Work to complete: Quote the lines from the line holding "Out of pixel" to the very end of the listing, exactly, and no others.

Data for this exercise:
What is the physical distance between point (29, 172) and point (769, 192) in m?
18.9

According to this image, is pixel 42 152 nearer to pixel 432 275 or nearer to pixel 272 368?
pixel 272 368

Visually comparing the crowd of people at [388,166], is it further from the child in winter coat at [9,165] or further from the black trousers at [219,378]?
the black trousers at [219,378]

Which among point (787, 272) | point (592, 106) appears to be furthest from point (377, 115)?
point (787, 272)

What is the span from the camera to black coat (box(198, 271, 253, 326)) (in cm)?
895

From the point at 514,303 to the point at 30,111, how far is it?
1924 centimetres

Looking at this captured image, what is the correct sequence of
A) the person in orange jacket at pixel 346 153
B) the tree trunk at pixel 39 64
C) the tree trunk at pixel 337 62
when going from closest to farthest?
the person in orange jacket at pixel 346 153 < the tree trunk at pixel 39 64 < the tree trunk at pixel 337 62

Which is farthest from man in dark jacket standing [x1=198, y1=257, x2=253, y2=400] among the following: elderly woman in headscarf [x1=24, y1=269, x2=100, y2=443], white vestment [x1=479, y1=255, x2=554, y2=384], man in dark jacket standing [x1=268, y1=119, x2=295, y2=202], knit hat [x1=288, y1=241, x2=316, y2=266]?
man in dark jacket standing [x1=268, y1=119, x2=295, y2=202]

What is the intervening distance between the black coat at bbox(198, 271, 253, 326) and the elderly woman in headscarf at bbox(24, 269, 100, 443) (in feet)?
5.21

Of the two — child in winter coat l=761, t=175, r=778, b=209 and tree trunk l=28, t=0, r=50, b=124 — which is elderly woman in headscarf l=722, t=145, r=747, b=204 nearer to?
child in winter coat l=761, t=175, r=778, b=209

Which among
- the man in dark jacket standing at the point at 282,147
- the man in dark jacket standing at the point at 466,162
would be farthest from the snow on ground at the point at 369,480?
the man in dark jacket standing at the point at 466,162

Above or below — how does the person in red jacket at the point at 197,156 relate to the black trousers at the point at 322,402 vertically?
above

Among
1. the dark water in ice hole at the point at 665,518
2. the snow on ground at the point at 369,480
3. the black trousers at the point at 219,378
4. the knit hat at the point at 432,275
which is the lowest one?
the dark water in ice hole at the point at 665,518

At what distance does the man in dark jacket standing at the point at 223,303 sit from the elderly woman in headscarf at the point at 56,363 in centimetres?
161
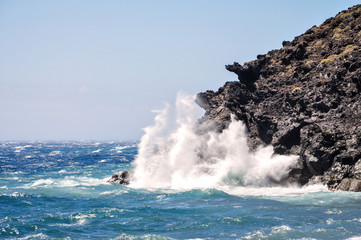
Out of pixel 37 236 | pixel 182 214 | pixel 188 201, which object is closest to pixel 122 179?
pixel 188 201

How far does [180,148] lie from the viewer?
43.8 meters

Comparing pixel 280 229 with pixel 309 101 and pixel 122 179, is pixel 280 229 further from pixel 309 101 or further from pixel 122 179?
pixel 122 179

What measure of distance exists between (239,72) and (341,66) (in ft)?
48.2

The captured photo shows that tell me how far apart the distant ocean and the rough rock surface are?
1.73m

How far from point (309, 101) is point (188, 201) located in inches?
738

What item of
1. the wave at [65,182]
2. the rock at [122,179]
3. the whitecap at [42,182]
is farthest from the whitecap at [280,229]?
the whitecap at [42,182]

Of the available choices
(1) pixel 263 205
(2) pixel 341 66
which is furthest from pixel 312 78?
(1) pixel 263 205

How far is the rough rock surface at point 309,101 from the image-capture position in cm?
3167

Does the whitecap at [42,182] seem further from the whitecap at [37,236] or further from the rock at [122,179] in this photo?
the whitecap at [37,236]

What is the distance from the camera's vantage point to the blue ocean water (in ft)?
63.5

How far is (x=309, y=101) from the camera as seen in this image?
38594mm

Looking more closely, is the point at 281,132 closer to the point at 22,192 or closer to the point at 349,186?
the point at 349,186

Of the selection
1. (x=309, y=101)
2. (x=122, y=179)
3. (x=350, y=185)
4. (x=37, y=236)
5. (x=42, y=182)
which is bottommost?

Task solution:
Out of pixel 37 236 | pixel 182 214 | pixel 188 201, which object is closest to pixel 122 179?
pixel 188 201

How far does [180,148] lie from the viewer?
43.8 meters

Comparing pixel 280 229 with pixel 309 101 and pixel 122 179, is pixel 280 229 further from pixel 309 101 or further from pixel 122 179?
pixel 122 179

What measure of distance exists between (239,72) and (341,66) (in ft)?
48.2

The captured photo shows that tell me how far apart the distant ocean and the rough rock surface are?
1.73m

How far from point (309, 101) is point (188, 201) located in inches?
738

What item of
1. the wave at [65,182]
2. the rock at [122,179]
3. the whitecap at [42,182]
is farthest from the whitecap at [280,229]?
the whitecap at [42,182]

Of the available choices
(1) pixel 263 205
(2) pixel 341 66
which is furthest from pixel 312 78?
(1) pixel 263 205

How far is the rough rock surface at point 309,101 from the image-capture position in cm?
3167

Does the whitecap at [42,182] seem further from the whitecap at [37,236] or further from the rock at [122,179] in this photo?
the whitecap at [37,236]

What is the distance from the camera's vantage point to the blue ocean water (in ft)?
63.5

How far is (x=309, y=101) from the camera as seen in this image?
38594mm

Looking more closely, is the point at 281,132 closer to the point at 22,192 or closer to the point at 349,186?
the point at 349,186

Of the selection
1. (x=309, y=101)
2. (x=122, y=179)
3. (x=350, y=185)
4. (x=37, y=236)
5. (x=42, y=182)
which is bottommost?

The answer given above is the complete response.